### DATA FOR THIS EXERCISE ###

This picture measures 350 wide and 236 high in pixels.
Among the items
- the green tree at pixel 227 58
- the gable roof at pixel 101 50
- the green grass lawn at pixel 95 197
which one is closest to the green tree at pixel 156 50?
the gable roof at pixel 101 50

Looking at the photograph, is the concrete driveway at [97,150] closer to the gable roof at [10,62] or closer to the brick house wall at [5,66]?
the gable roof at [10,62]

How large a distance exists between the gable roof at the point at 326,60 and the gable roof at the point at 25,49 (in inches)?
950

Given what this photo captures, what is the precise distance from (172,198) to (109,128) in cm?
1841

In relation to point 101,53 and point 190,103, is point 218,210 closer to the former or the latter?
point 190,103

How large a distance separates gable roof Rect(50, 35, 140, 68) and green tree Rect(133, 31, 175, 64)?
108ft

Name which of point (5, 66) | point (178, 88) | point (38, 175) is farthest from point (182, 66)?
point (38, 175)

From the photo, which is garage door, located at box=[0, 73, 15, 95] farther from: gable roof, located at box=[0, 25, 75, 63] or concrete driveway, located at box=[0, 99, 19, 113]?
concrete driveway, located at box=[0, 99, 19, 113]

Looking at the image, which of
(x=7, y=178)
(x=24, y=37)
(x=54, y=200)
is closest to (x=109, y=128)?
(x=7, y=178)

###

Write out the material exactly as given.

This picture measures 350 wide and 236 high in pixels.
Among the items
- the green tree at pixel 227 58
- the gable roof at pixel 101 50
- the green grass lawn at pixel 95 197
which one is closest to the green tree at pixel 156 50?
the gable roof at pixel 101 50

Looking at the photograph, is the concrete driveway at [97,150] closer to the gable roof at [10,62] or closer to the brick house wall at [5,66]?
the gable roof at [10,62]

How large a distance exists between the gable roof at the point at 326,60 and the gable roof at the point at 25,49 (in inches)?
950

Given what this photo captures, what is the precise distance from (172,198) to (109,128) in cm?
1841

In relation to point 101,53 and point 190,103, is point 218,210 closer to the former or the latter?
point 190,103

How large a distance separates gable roof Rect(50, 35, 140, 68) and green tree Rect(133, 31, 175, 64)?
108ft

Name which of point (5, 66) | point (178, 88) | point (38, 175) is farthest from point (182, 66)?
point (38, 175)

From the photo, which is garage door, located at box=[0, 73, 15, 95] farther from: gable roof, located at box=[0, 25, 75, 63] or concrete driveway, located at box=[0, 99, 19, 113]?
concrete driveway, located at box=[0, 99, 19, 113]

Looking at the image, which of
(x=7, y=178)
(x=24, y=37)
(x=54, y=200)
is closest to (x=109, y=128)?
(x=7, y=178)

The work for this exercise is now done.